Similarly, the Draft Guidance provides recommendations on the selection and documentation of “filtering algorithms,” which are used “to identify and prioritize candidate causal variants or genes from exome or genome sequencing.” Such algorithms are not necessarily intrinsic to the sequencing platforms, but rather are contained in software independently developed by clinical laboratories or third-party bioinformatics experts, and FDA’s jurisdiction to regulate such filtering algorithms is therefore unclear. Furthermore, the identification and prioritization of causal variants – i.e., those variants that are determined to explain a patient’s clinical symptoms − requires the addition of clinical judgment and therefore relates to clinical, rather than analytical validity.

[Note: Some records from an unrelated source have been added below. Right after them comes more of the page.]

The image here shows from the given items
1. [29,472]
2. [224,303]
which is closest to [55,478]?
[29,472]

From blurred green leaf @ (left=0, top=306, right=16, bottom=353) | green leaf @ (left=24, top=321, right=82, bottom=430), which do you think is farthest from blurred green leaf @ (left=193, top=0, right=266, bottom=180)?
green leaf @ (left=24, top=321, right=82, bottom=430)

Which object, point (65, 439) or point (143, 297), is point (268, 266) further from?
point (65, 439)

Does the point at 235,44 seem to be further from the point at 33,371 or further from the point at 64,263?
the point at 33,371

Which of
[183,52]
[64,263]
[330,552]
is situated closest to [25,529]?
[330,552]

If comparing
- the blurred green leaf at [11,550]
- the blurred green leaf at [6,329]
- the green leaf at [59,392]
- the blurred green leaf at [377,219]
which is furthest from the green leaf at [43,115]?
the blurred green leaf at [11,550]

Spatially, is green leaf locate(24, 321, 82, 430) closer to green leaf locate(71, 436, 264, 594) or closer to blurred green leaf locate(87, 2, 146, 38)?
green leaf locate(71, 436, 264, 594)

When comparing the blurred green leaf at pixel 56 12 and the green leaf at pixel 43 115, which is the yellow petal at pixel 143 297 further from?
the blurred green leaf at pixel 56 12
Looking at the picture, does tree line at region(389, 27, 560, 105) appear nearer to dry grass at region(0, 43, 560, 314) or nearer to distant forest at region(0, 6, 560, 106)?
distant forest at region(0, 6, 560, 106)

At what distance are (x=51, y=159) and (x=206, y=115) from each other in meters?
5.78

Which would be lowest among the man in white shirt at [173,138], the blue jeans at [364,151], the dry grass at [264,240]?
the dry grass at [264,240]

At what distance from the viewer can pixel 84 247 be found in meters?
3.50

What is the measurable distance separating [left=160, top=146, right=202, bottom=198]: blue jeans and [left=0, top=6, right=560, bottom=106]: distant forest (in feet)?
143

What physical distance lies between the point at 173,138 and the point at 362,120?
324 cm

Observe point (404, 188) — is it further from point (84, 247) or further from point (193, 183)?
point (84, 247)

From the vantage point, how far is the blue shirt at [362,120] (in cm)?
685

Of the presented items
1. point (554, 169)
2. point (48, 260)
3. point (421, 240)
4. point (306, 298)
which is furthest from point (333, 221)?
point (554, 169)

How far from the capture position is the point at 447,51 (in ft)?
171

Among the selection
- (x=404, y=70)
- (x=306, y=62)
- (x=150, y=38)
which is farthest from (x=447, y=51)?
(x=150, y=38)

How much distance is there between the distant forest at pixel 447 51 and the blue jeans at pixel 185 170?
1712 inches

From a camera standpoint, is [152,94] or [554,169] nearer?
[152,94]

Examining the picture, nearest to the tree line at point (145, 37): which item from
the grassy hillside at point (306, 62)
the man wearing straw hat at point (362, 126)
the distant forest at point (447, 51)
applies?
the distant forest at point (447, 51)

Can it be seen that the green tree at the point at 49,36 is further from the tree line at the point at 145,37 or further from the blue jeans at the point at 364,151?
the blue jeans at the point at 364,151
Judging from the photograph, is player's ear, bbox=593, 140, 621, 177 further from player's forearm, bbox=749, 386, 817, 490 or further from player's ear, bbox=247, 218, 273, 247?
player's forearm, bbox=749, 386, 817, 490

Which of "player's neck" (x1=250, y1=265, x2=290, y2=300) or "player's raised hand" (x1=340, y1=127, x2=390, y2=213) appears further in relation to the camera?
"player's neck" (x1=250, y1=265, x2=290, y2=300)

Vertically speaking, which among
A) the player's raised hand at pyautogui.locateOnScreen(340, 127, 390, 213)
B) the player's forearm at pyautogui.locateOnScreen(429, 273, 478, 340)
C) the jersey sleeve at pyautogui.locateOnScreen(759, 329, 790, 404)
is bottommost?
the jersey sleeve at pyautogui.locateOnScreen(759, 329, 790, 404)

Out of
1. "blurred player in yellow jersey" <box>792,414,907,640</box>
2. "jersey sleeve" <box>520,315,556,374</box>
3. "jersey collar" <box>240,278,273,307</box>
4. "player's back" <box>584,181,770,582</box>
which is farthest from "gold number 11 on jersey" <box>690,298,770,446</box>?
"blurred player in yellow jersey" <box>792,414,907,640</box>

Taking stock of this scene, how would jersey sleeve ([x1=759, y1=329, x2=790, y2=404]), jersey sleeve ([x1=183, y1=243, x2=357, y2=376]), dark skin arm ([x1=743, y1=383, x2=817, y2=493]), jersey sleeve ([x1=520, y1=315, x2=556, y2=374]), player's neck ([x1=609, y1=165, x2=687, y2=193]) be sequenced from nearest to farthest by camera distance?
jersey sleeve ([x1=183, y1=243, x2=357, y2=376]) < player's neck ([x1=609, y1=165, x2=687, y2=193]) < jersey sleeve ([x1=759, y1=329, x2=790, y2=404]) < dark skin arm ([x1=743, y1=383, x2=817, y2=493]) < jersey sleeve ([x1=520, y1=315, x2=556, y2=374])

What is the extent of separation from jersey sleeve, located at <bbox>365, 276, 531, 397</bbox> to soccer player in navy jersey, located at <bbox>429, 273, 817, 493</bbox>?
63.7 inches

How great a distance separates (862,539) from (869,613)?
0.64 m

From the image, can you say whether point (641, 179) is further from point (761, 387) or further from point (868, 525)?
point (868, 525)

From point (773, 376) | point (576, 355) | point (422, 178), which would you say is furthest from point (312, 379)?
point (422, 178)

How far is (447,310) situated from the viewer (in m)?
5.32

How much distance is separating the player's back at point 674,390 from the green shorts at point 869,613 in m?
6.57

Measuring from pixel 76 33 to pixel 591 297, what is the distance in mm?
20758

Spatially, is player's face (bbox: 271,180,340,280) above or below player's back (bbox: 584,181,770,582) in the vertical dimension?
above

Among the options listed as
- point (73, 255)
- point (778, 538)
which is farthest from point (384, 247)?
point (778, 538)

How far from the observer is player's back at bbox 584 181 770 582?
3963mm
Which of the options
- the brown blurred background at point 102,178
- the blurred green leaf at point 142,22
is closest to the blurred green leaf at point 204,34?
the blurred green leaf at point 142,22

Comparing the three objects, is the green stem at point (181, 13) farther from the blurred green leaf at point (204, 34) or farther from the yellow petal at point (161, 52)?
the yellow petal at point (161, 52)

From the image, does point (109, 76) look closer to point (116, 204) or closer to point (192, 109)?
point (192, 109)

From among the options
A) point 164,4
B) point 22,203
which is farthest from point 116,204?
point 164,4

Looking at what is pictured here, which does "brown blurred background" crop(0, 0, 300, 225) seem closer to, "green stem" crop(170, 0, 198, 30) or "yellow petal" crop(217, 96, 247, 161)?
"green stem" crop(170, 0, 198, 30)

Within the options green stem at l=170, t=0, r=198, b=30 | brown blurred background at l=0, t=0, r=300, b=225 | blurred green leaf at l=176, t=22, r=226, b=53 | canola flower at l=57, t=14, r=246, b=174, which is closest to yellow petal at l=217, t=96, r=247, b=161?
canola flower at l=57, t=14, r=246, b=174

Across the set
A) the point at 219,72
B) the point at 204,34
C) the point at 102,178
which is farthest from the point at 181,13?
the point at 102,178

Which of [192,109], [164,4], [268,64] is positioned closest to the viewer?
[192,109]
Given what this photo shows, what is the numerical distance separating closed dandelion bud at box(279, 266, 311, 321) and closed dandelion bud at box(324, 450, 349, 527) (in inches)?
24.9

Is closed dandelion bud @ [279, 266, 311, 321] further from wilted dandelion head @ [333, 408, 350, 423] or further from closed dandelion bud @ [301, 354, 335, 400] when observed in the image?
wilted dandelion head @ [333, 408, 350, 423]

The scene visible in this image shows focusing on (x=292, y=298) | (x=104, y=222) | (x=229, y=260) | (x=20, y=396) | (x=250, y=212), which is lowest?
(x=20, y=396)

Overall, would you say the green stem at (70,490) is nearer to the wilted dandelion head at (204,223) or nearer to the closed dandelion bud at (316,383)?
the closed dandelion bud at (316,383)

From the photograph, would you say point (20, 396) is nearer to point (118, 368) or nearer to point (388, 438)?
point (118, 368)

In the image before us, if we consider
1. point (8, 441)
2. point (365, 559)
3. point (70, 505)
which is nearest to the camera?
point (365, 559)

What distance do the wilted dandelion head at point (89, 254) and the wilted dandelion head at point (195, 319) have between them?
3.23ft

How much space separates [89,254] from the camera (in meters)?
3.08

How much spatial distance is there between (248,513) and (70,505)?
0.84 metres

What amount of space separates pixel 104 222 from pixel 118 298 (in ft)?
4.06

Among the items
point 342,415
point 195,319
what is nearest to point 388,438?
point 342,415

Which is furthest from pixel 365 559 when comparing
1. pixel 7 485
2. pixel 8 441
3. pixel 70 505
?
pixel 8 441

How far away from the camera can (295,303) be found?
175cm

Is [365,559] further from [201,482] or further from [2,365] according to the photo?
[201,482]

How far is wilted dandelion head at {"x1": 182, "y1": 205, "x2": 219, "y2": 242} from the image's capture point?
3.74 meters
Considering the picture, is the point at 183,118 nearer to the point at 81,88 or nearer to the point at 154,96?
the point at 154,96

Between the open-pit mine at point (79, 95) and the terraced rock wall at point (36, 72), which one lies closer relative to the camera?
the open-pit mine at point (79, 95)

Will FDA require premarket review?

The Draft Guidance also leaves uncertain whether NGS-based germline tests will be subject to premarket review. At the outset, FDA asserts that, because such tests are a “new type” of device, they would presumptively be class III and therefore would require a full application for premarket approval (PMA) prior to clinical use. Why FDA considers this subset of NGS tests to be fundamentally different, i.e., a “new” intended use, from other NGS-based tests, such as those currently used to diagnose cystic fibrosis or predict the risk of certain cancers, is not explained. Furthermore, the Draft Guidance contemplates that NGS-based germline tests may be suitable candidates for de novo classification and marketing based on a premarket notification (a 510(k)), depending on the specific test, and allows that special controls “could be developed” for these types of tests, which would enable exemption from 510(k) requirements.

So, in short, the regulatory pathway for NGS-based tests for diagnosing germline diseases remains unclear and may run the gamut from PMA to de novo or traditional 510(k) to exemption from premarket review.

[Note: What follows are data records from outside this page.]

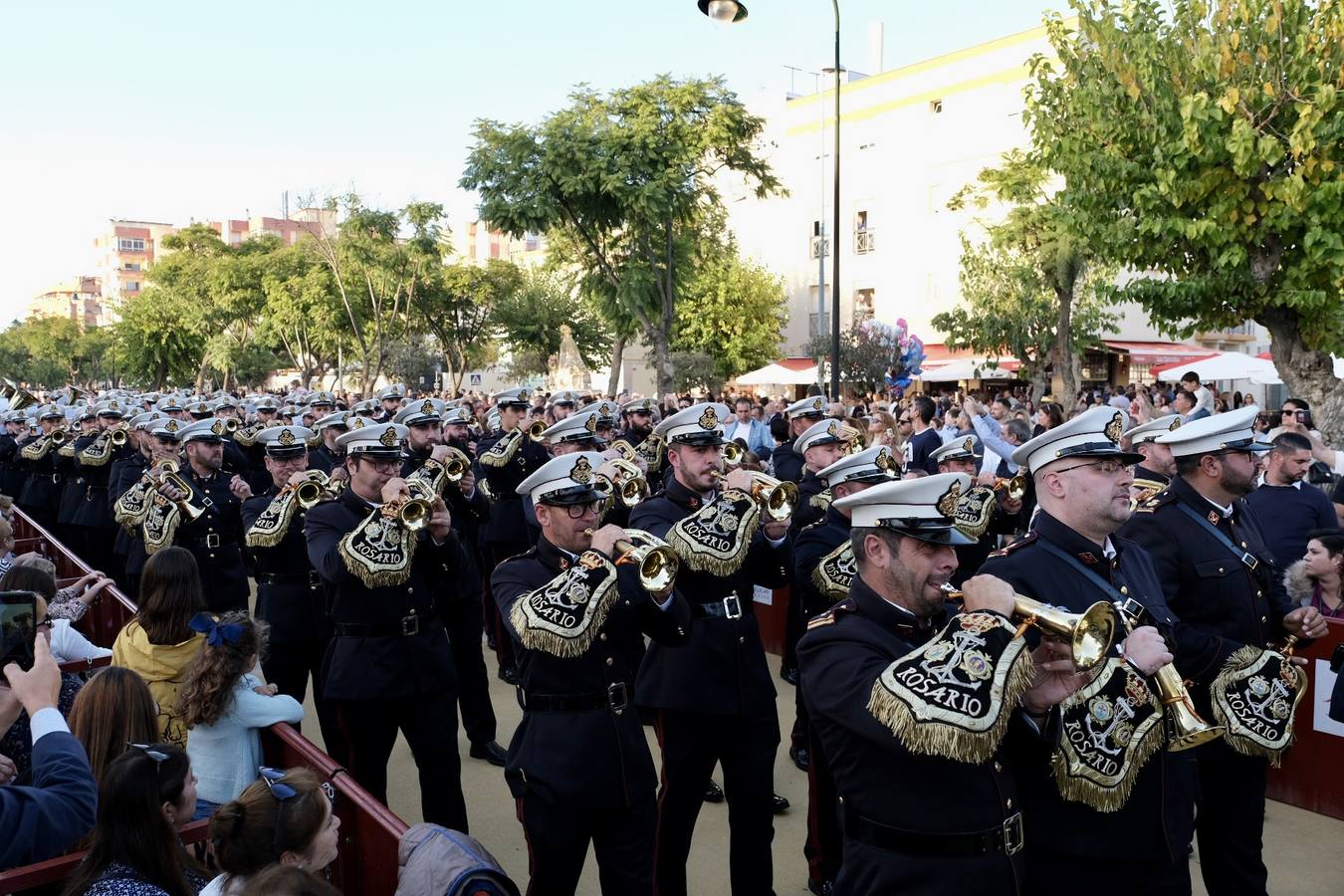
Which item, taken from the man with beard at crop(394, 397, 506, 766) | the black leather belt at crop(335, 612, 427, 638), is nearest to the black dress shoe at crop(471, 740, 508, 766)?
the man with beard at crop(394, 397, 506, 766)

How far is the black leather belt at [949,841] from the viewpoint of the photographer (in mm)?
3104

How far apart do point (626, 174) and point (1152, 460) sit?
19.4m

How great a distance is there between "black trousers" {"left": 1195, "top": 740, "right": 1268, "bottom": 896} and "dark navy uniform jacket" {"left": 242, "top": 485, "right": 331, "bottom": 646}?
16.0ft

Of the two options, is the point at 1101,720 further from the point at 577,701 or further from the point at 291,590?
the point at 291,590

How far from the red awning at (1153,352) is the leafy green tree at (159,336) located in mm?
42023

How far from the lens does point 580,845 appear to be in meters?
4.32

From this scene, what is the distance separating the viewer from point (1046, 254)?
26.3 meters

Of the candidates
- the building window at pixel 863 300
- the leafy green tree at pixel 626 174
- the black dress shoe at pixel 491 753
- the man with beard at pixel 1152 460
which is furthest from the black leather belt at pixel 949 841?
the building window at pixel 863 300

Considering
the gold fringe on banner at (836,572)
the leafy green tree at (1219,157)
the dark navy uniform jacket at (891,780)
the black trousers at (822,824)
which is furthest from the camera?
the leafy green tree at (1219,157)

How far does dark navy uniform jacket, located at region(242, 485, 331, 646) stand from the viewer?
22.2 ft

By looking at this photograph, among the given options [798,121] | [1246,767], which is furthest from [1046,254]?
[1246,767]

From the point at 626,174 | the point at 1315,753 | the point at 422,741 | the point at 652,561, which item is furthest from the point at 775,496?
the point at 626,174

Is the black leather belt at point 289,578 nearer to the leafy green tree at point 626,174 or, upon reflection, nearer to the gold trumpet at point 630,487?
the gold trumpet at point 630,487

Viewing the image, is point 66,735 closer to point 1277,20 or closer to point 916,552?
point 916,552
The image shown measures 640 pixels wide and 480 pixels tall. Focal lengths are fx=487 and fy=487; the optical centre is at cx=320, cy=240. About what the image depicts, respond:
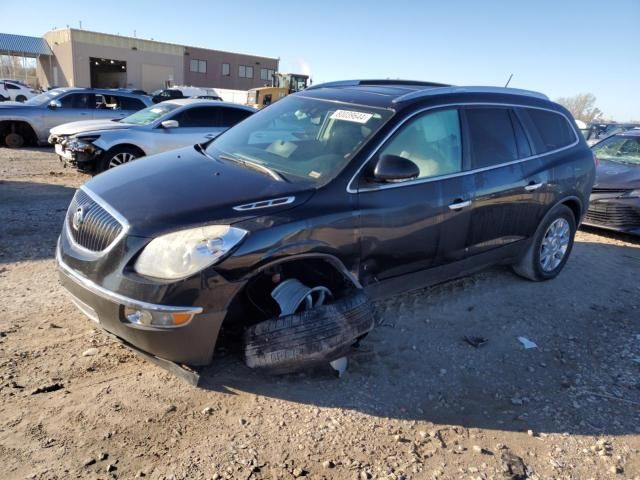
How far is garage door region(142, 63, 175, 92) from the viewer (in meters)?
56.2

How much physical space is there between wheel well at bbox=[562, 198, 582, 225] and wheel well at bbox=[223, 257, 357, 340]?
3072mm

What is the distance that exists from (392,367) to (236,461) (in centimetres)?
137

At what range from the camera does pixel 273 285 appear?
10.6 feet

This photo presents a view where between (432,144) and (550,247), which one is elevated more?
(432,144)

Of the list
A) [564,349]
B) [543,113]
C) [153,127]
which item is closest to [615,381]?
[564,349]

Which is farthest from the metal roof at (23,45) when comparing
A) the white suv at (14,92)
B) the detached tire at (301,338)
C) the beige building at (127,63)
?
the detached tire at (301,338)

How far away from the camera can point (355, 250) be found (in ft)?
10.9

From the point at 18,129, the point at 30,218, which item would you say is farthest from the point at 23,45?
the point at 30,218

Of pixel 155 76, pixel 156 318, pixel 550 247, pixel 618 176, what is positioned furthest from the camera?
pixel 155 76

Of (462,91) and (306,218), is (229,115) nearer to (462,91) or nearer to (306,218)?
(462,91)

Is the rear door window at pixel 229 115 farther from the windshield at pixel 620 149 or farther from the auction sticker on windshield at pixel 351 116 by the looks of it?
the windshield at pixel 620 149

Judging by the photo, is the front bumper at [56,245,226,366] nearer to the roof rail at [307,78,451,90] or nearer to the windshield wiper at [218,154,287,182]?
the windshield wiper at [218,154,287,182]

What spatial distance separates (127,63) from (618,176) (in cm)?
5699

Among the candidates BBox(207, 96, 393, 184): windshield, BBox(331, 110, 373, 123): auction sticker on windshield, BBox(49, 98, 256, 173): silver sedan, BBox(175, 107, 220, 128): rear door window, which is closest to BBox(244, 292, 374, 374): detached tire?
BBox(207, 96, 393, 184): windshield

Finally, the Draft Guidance appears to make eligibility for exemption from premarket review of analytical validity contingent on a demonstration of clinical validity:

“If FDA were to classify NGS-based tests for germline diseases in class II (i.e. in response to a de novo request), FDA would consider exempting such class II NGS-based tests from premarket notification requirements. In determining whether a 510(k) would be necessary to provide a reasonable assurance of the safety and effectiveness of the test, FDA would rely upon [considerations including] assurance of the clinical validity of the test.”

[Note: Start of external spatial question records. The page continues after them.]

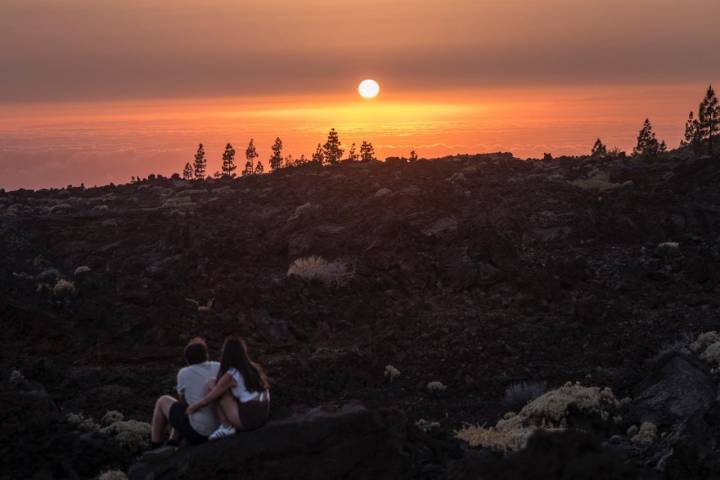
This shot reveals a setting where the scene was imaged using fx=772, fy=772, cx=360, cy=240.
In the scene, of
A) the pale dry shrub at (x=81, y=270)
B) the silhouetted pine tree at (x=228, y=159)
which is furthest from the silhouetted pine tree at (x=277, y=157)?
the pale dry shrub at (x=81, y=270)

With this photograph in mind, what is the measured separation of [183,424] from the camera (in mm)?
10938

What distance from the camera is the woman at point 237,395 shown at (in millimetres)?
10469

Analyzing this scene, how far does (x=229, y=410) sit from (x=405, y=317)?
41.6 ft

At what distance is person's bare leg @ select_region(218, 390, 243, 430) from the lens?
1051 cm

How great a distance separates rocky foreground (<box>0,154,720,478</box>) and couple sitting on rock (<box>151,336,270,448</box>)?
1.55 ft

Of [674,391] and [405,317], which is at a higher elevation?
[405,317]

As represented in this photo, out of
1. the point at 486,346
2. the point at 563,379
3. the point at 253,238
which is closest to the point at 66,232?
the point at 253,238

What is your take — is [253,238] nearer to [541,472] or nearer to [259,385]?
[259,385]

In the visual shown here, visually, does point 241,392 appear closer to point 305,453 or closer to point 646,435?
point 305,453

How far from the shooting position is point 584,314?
2175 centimetres

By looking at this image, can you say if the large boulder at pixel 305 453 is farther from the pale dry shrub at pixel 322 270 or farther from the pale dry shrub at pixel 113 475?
the pale dry shrub at pixel 322 270

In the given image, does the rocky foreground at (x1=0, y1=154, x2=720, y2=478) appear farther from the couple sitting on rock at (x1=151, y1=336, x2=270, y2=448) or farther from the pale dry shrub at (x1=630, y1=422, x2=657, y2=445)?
the couple sitting on rock at (x1=151, y1=336, x2=270, y2=448)

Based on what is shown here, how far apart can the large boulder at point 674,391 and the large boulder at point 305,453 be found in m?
6.29

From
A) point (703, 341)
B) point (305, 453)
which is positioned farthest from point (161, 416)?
point (703, 341)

In other words, a demonstration of clinical validity could be necessary for exemption from prior clearance or approval of analytical validity, an outcome that seems both counterintuitive and contrary to the guidance document’s claimed focus on analytical validity alone. While the FDA, in a companion Draft Guidance, proposes a “recognition process” for public genetic variant databases as a means to establish clinical validity, this proposal also is in its preliminary stages, leaving uncertain whether such databases will in practice be an efficient means to demonstrate clinical validity to the agency’s satisfaction.

What’s next?

Given the many questions left open by the NGS Draft Guidance, all stakeholders – including clinical laboratories, NGS-platform developers, and bioinformatics tools developers – should carefully review its potential implications for their business models. In particular, they should evaluate whether the FDA’s recommendations for test design, development, and validation are scientifically sound and feasible to implement in practice, and the degree to which they may constrain the ability for clinical laboratories and third-party interpretive services providers to communicate relevant health information to healthcare providers. While guidance documents are not legally binding, they reflect FDA’s current interpretation of the agency’s statutory authority.

Comments to the NGS Draft Guidance will be accepted through October 6, 2016, and stakeholders should consider submitting comments requesting that FDA clarify key questions raised by the document and, more broadly, provide a clear statement of the agency’s legal authority to regulate NGS-based testing more generally.